Work required
Determine the number of lines in the following entries that hold the word "site". Give only that number.

Dataset items

>>>>

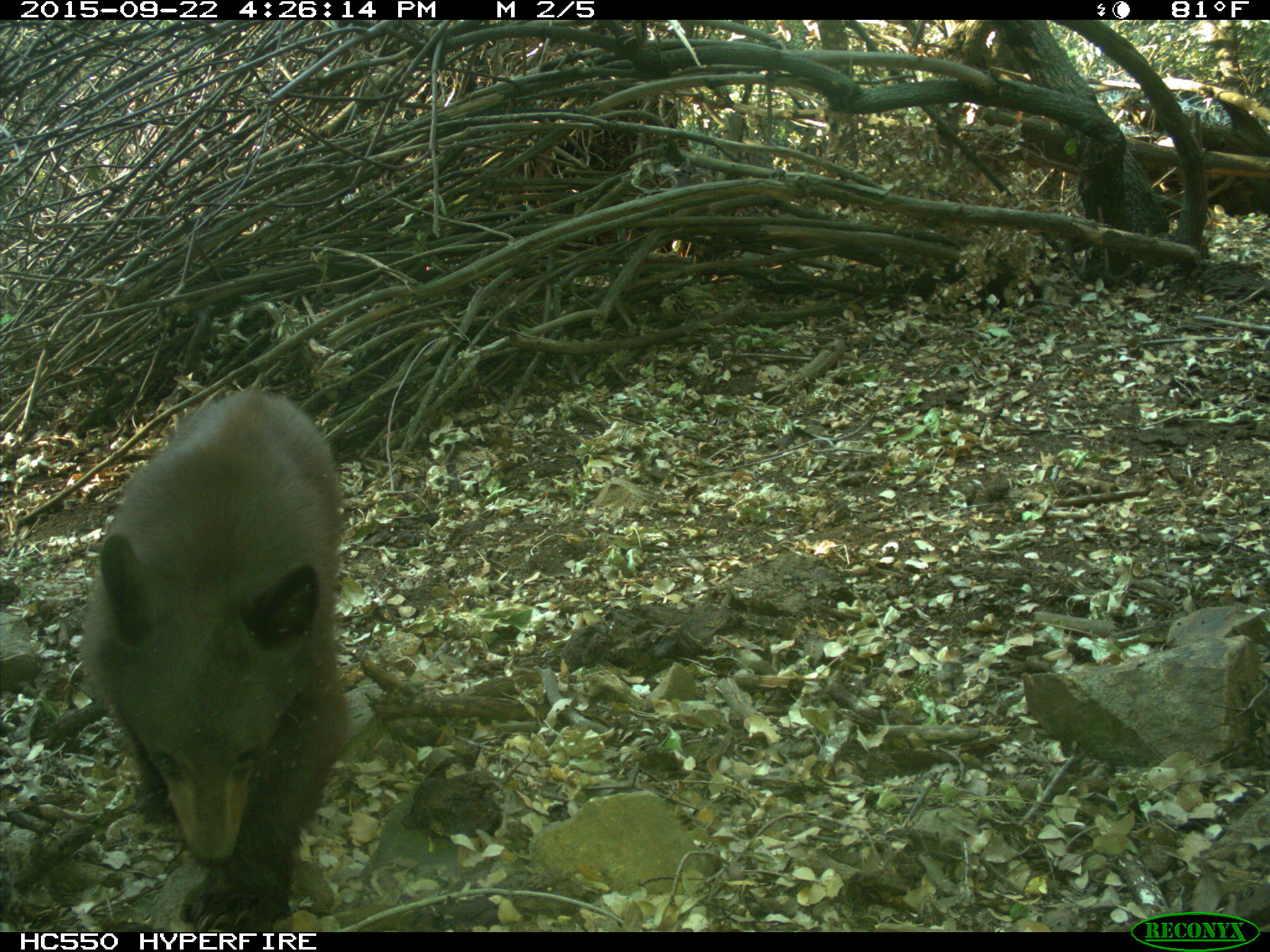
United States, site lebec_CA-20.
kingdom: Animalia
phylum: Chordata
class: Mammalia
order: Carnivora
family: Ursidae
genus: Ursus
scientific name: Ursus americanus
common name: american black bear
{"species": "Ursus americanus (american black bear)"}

<<<<
>>>>

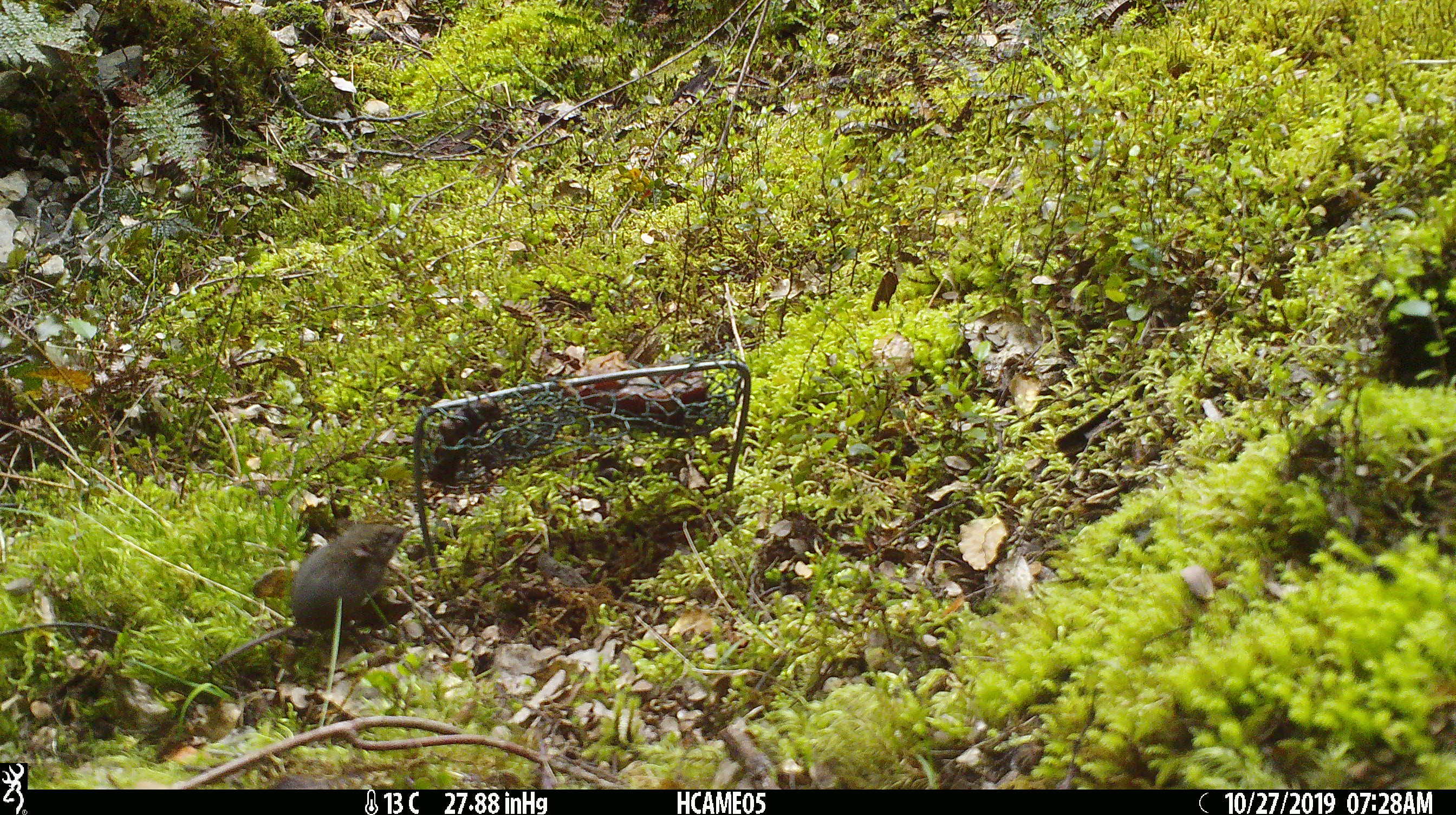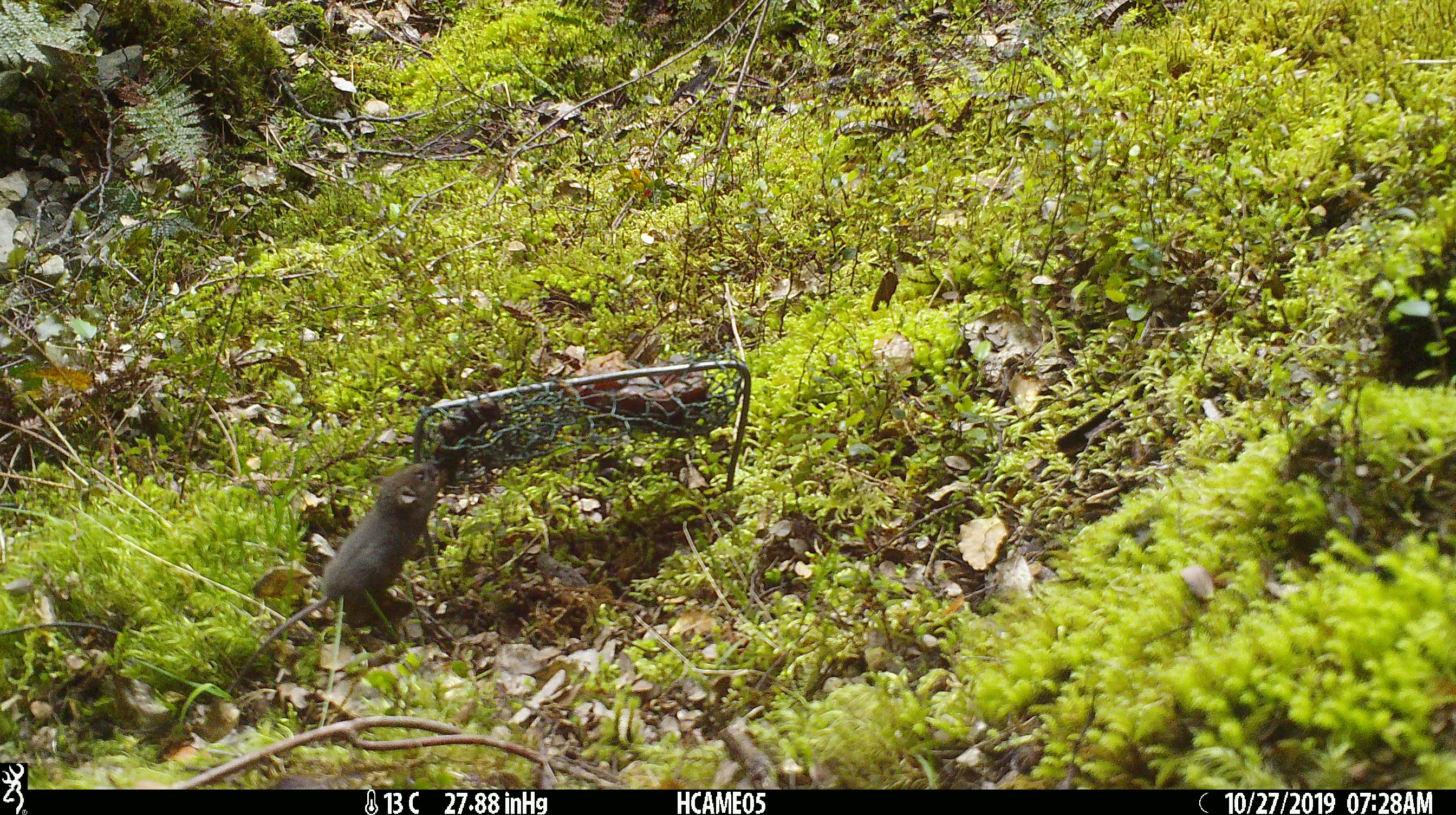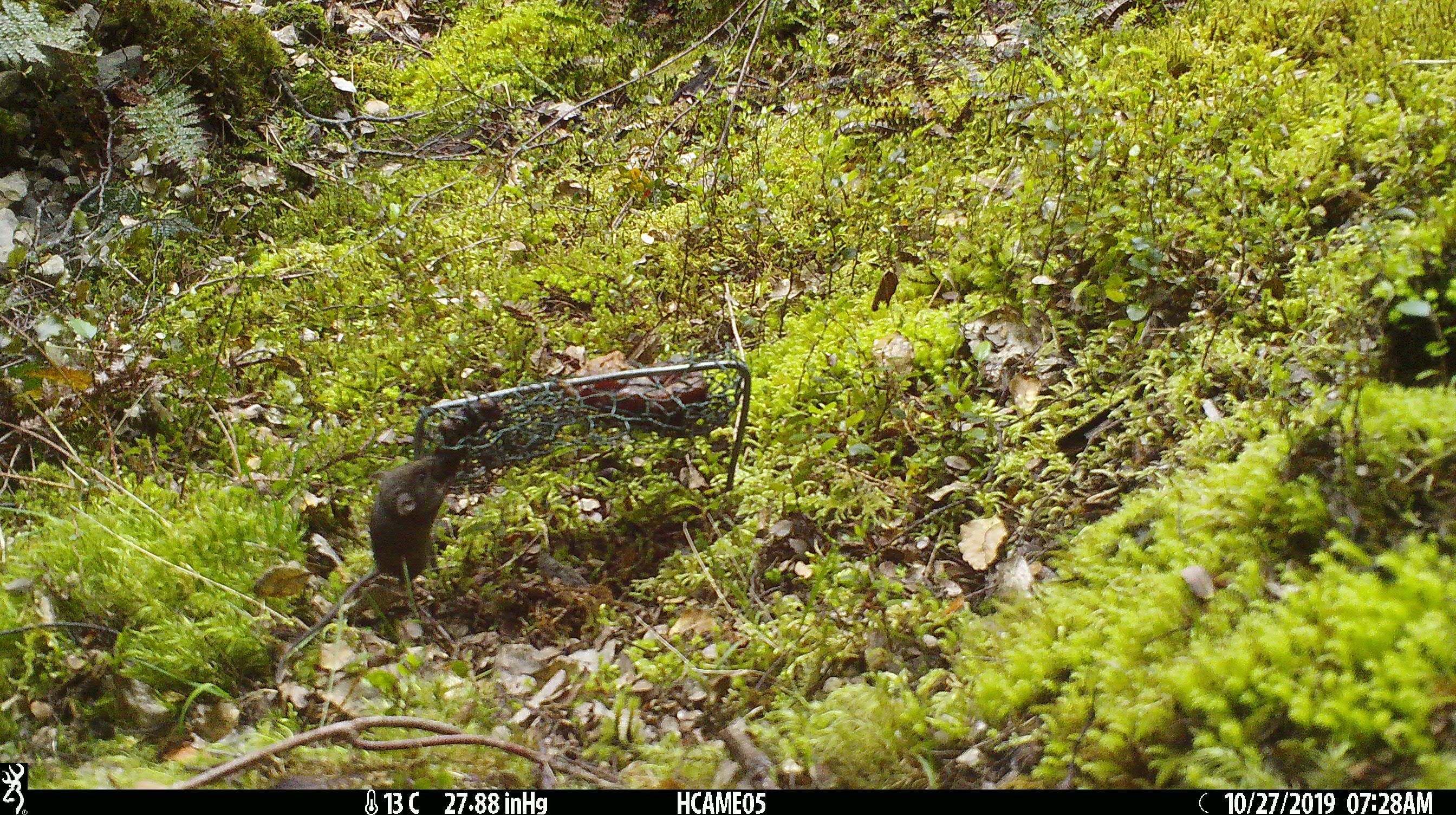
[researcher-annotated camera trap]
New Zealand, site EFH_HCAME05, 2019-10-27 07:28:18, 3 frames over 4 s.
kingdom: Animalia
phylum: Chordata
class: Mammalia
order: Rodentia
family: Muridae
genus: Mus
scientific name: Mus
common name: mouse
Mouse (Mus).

<<<<

Solved exercise
2